Imagine you are deaf. You communicate with other deaf people by sign language, but with hearing people? All you can do is read lips or write. Wouldn’t it be great if you could communicate with them in your language? In order to address this problem, the European Union’s Horizon 2020 research and innovation programme has funded the Content4All project, under grant agreement N°762021. The goal of the project is to set up a new frontier in automate sign language interpreting with novel technologies and AI algorithm.
According to the UN Convention on the Rights of Persons with Disabilities, television content should be accessible to the deaf. Consequently, regulators are requesting more signed content. The UN Convention, however, does not only apply to television, but also to other areas such as education, events, business and politics. This means that we must create an ecosystem for access to information, education and culture.
Collecting Data is Key
“For us, the continuous improvement process is important. The key here is collecting data,” says Robin Ribback. SwissTXT, one of the partner of the project consortium, continuously collects this data from its mandates in broadcasting, education, events, business, and politics. As a result, the AI is constantly improved by means of deep learning. “At present, people still play a major role in accessibility. However, we are constantly improving our data so that the automatic systems can take over more. At some point everything will work automatically”; this means that the goal to provide 100% signed content to deaf people – always and everywhere – can be achieved in a not-so-far future, the Content4All consortium is convinced.
Of course, such a system should not only be available for education and television, but also for events, companies and any political debate. For example, in addition to other translations, meetings of national Parliaments should also be provided in sign language, while at some events the subtitling of stadium speakers is already done today. For example, people with hearing disabilities can follow the commentary of the stadium speaker at FC Bayern Munich matches in the stadium with AR glasses.

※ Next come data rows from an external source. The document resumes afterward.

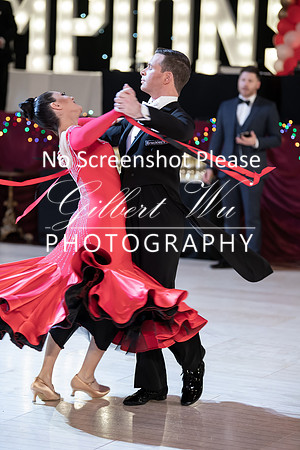 20220108_CT_BP2022-9015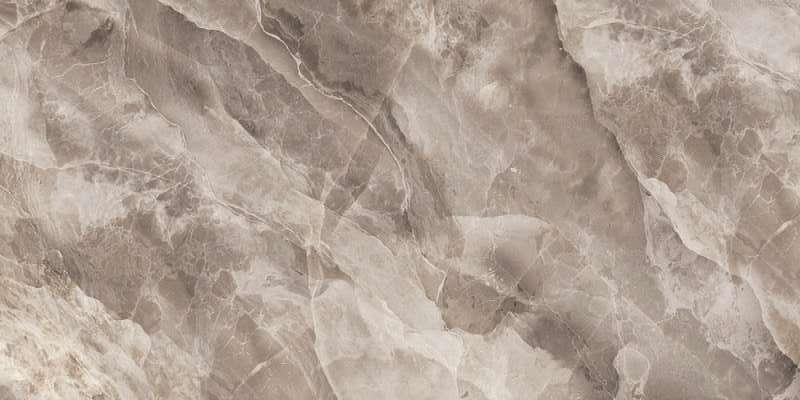 Керамогранит Maimoon Ceramica Antique Onyx Grey 160x80 High Glossy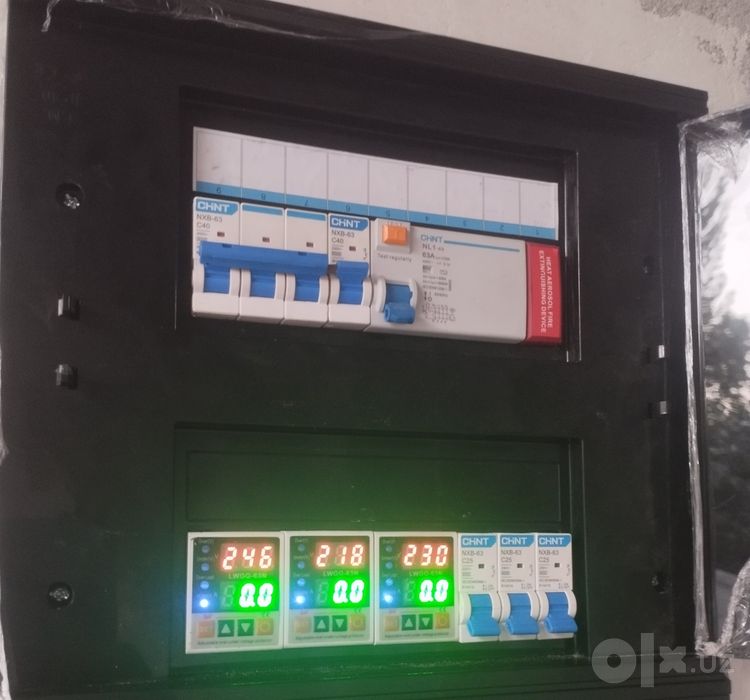 Elektrik Xizmati. Elektrik Xizmati.Elektrik Xizmati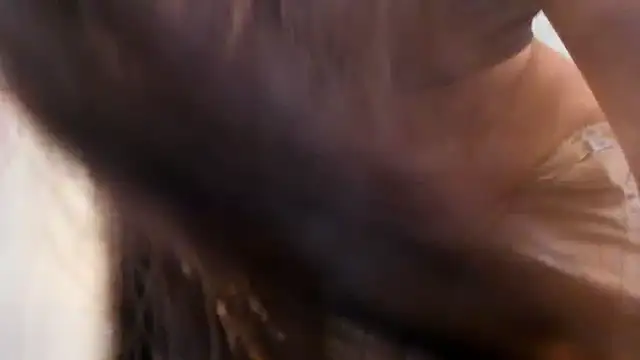 4 fingers in my pussy 😈 - video oleh amberhanks kamera model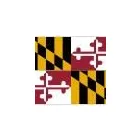 Business 2 image FUSION SEO Web Design & Development in Baltimore MD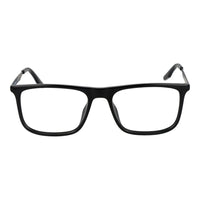 Converse Black Men Optical Frames
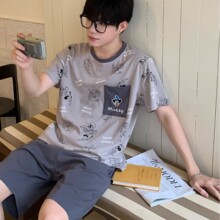 �¿���ʿ�Mӡ��ͨ����˯�����b�����޶��䌒�����m���⴩�Ҿӷ�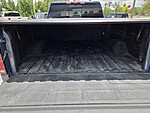 Used 2025 CHEVROLET SILVERADO 2500 4WD CREW CAB 159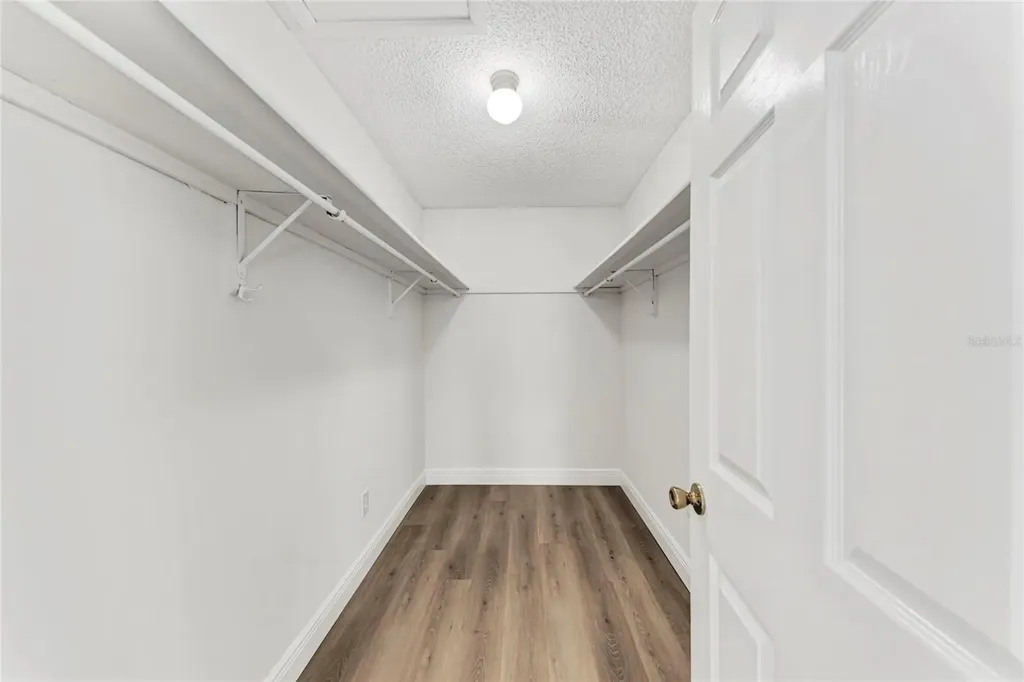 4233 5th Avenue W Palmetto FL 34221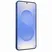 Samsung Galaxy S25 Plus 5G (12GB+512GB) 1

How spoken language becomes sign language
“Deaf people want sign language translations for all the content,” says Michaela Nachtrab, business developer for Access Services at SwissTXT and responsible for the exploitable Innovation assets of Content4All. She herself is a sign language interpreter and teacher for the Deaf. “They want to communicate in their natural mother tongue.” This is not as simple as with subtitles. Sign language is a language in which several factors play a role in comprehension. In sign language, for example, the sign itself is as much important as the upper body and facial expressions. “Even small movements in the face can make a difference. For example, when I raise my eyebrows and look down, I formulate a question,” says Michaela Nachtrab. And with the upper body, for example, positions are represented.
For this to succeed, a knowledge base of sign language interpreters should be built: an avatar, so to speak. “Avatar is often equated with gaming or low quality. That’s why we call it Realatar, a photorealistic virtual human in 3D of high quality and details”, says Giacomo Inches, Fincons Group, Project Coordinator of Content4All.
To create a Realatar, Content4All follows the same procedure as for subtitling. First, interpreters are recorded in a special studio and their digital replica is created. The Realatar generated in this way can be transferred and displayed to devices: TV, notebooks or tablets. As in the example with the re-speaker, the interpreters can do their work from anywhere. All that is needed is a camera that films her face and a sensor like the Microsoft Kinect that perceives her movements.
“This is currently the first phase we are in, which is called Live Remote Avatar Puppeteering and we are first applying it to the broadcasting industry” says Giacomo Inches. “This may sound like little, but it allows the interpreters to do their work from anywhere, even from home and creates more working opportunities for interpreters, lowering the costs for the broadcasters”. Now it’s time to collect more motion and facial expression data: “Until now, mankind has missed recording the optical motion data of sign language interpreters,” says Robin Ribback. “Speech recognition has been collecting data since 1987. Databases for sign language are only now being set up”.
The first step into building a sign language database is to collect data for news and weather forecasts. This is because the language repertoire for weather forecasts is relatively limited and clear. This means that there is little room for false recognition. In speech understanding, people understand about 99 percent correctly and machines only about 85 percent. With sign language, the value of machines drops dramatically. If a machine recognizes 55 percent correctly, that is already a lot. To understand speech, however, at least 90 percent correct speech recognition is required. After that, analogous to subtitling, sign language interpreting is to be automated in the three phases: the AI will be trained with the generated database and will apply Natural Language Processing (NLP) and Deep Learning algorithms, so that the spoken language is recognized, converted into gestures and expressions of sign language which the Realatar can execute. Finally, thanks to HbbTV technologies, the Realatar is made accessible to people with hearing disabilities via a transparent browser overlay that can be displayed above the original TV signal. This allows subtitles or sign language interpreters to be displayed. And while this is done only for limited domains in the broadcasting industry now, it will become the standard for all the content in all other fields such as education, events, business and politics in a not-so-far future.